(Spatial data with pictures)
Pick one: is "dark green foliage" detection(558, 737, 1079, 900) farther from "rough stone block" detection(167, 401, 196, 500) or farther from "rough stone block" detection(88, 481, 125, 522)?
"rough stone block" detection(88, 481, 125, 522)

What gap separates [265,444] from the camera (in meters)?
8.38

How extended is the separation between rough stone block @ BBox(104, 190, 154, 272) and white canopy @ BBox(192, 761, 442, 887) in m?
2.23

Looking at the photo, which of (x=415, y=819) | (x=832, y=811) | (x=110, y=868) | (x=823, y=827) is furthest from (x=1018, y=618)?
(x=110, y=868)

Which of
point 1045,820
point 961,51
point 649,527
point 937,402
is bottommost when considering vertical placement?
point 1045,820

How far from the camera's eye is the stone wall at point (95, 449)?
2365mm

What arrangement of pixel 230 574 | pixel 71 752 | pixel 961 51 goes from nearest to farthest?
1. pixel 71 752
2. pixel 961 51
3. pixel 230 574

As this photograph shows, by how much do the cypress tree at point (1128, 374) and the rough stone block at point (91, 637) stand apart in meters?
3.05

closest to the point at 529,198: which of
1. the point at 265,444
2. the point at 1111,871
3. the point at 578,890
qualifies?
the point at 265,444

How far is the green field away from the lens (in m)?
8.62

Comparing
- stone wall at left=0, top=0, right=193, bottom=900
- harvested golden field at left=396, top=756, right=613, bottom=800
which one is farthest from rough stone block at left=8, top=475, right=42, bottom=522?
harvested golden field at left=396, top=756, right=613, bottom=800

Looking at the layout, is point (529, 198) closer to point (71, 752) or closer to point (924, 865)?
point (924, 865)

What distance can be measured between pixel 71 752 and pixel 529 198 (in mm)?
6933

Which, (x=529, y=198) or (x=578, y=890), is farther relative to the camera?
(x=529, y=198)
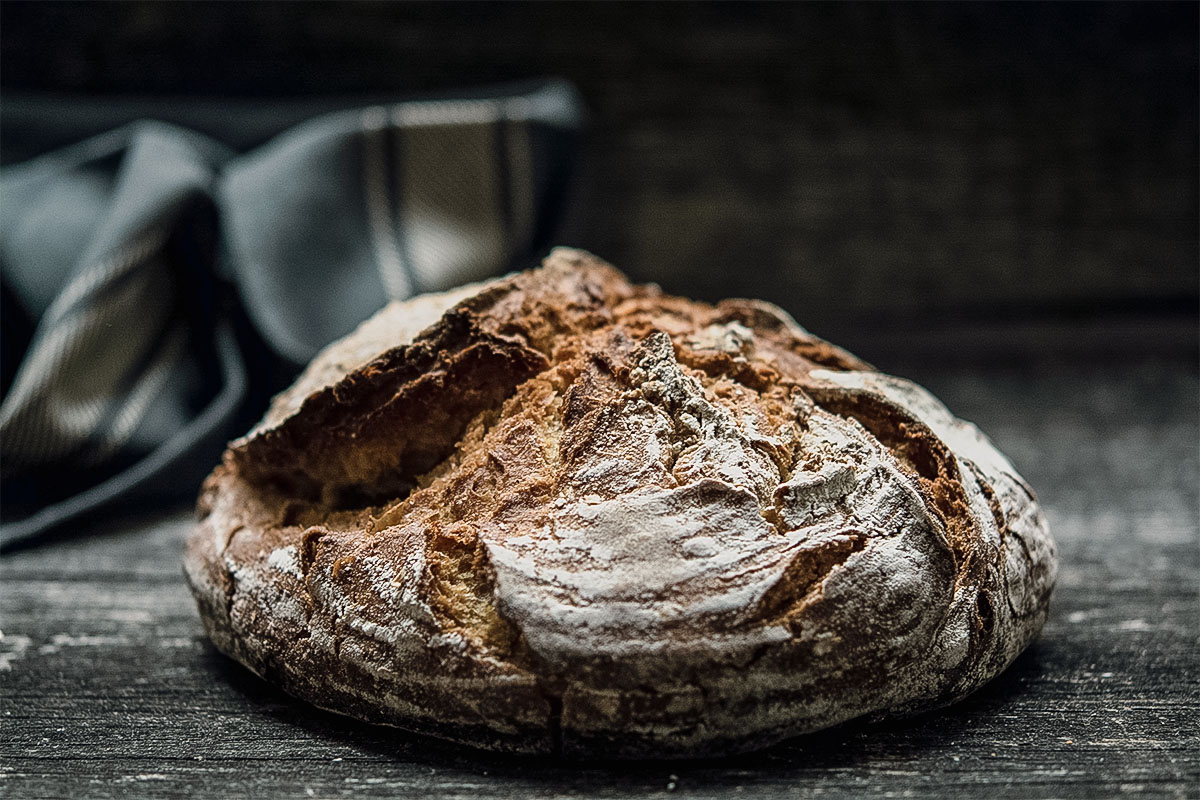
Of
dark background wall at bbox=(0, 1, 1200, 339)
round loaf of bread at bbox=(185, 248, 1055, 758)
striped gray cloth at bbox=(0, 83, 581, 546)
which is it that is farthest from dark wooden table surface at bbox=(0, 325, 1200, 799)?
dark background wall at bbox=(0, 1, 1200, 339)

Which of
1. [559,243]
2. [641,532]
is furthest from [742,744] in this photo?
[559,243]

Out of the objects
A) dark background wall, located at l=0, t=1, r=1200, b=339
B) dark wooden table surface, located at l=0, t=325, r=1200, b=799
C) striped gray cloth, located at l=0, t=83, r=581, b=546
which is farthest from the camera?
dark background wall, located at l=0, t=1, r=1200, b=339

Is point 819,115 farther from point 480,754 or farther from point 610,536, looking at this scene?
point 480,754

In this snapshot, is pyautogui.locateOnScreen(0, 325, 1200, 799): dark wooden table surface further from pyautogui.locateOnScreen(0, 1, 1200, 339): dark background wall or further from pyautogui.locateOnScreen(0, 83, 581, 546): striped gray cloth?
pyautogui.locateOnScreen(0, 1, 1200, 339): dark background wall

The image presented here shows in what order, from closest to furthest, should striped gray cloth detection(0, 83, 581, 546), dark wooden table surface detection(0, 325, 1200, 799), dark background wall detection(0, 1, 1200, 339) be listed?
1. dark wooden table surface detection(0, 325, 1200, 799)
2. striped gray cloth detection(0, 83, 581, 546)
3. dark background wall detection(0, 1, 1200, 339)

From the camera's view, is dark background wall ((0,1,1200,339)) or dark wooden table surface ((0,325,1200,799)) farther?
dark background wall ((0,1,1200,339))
...
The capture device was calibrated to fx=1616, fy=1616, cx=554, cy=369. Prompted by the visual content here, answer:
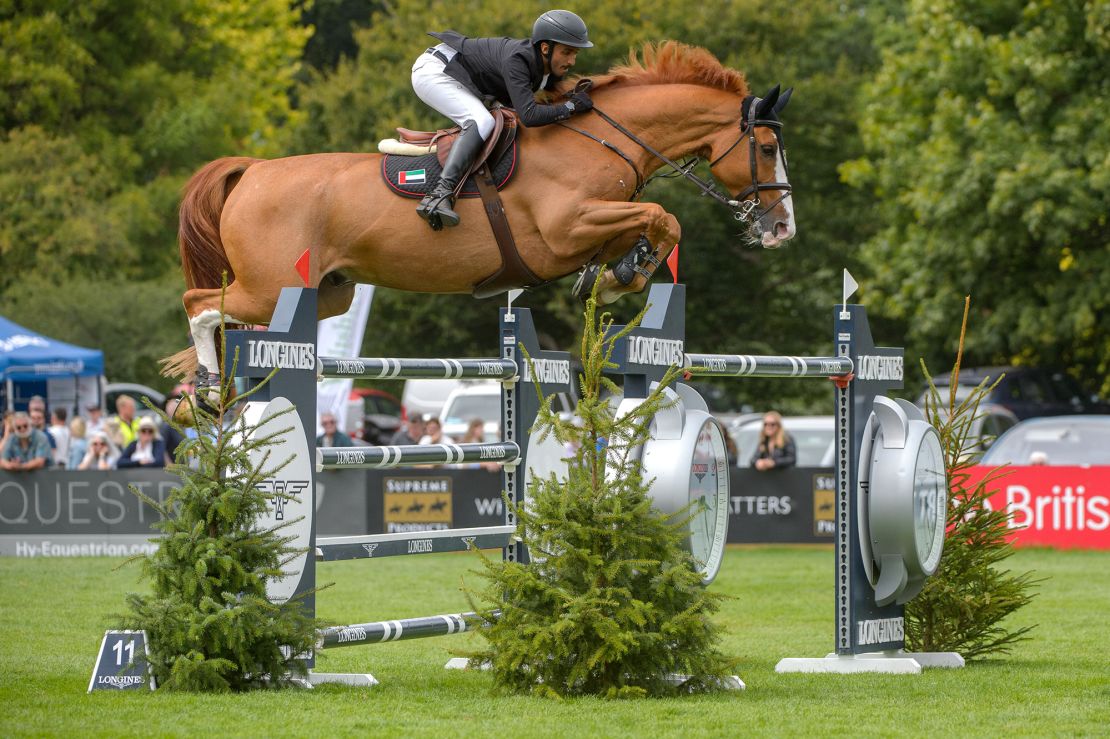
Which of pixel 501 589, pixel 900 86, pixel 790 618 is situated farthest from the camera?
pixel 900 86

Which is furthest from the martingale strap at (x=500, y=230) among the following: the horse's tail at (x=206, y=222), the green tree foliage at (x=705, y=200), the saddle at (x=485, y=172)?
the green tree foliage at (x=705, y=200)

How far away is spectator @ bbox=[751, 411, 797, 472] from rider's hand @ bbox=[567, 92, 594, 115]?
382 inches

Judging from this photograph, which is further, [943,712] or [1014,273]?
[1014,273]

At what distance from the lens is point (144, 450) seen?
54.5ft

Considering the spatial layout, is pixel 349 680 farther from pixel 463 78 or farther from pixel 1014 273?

* _AIM OF THE EXERCISE_: Copy out the stretch of the material from the line containing "How far away" through the line containing "Considering the spatial", both included, reproducing each line without any change.

* _RESULT FOR THIS TASK_:
How far away is spectator @ bbox=[751, 411, 797, 472] from rider's hand @ bbox=[567, 92, 594, 115]?
382 inches

Judging from this photograph, which is further, [943,712] or [1014,273]?
[1014,273]

At what distance from the lens is point (144, 450) seen?
54.5ft

Considering the spatial layout, is pixel 349 680 farther from pixel 463 78 or farther from pixel 1014 273?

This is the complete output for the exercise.